The 2-year old currency Bitcoin Cash might just be split into two. Originally created off the BTC network through a hard fork, investors of BTC Cash unanimously looked to boost the coin’s block size parameter, looking to attract more and more users; thus, ensuring greater trade.
However, over the last year, there seems to be no dearth of technical disagreements among the developers of the currency.
A new software released by Bitcoin ABC has also been looked upon as a subtle declaration of civil war within the community. The software holds a number of upgrades, including smart contracts that would have support for atomic swaps, a method of trading alt-coins without traditional exchanges. While a number of crypto-projects are visibly anticipating the idea of interoperable coins, many in the BTC Cash community do not.
Craig Wright, the CEO of nChain, and the pseudonymous Bitcoin creator Satoshi Nakamoto (yet the be shown proof) are heading the opposition. He has also partnered up with entrepreneur and CoinGeek founder Calvin Ayre, to lead the opposition using a new cash implementation of BTC dubbed Bitcoin SV. Bitcoin SV opts to replace all the scripts of Bitcoin ABC with this own. It also extends the block size limit 128 MB (the block size of BTC Cash is a mere 32 MB).
In an attempt to hit a blow at the developers of Bitcoin ABC, the circular issued by Bitcoin SV says, “Bitcoin SV is intended to provide a clear cash implementation choice for miners who support Bitcoin’s original vision, over implementations that seek to make unnecessary changes to the original Bitcoin protocol.”

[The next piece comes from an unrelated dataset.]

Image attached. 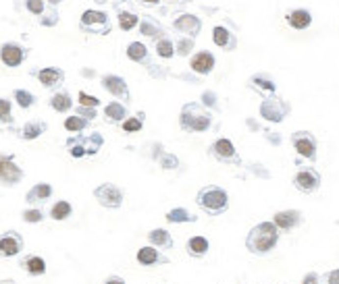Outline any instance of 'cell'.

While a “civil war” within the departments of a cryptocurrency regarding its future direction is pretty common, this particular ruckus could have huge implications for BTC Cash.
Bitcoin SV and Bitcoin ABC software are incompatible, and both of them want to begin the new changes this November itself. Therefore, if Bitcoin Cash users have to split up to use the two different software, a new competing coin could just be created.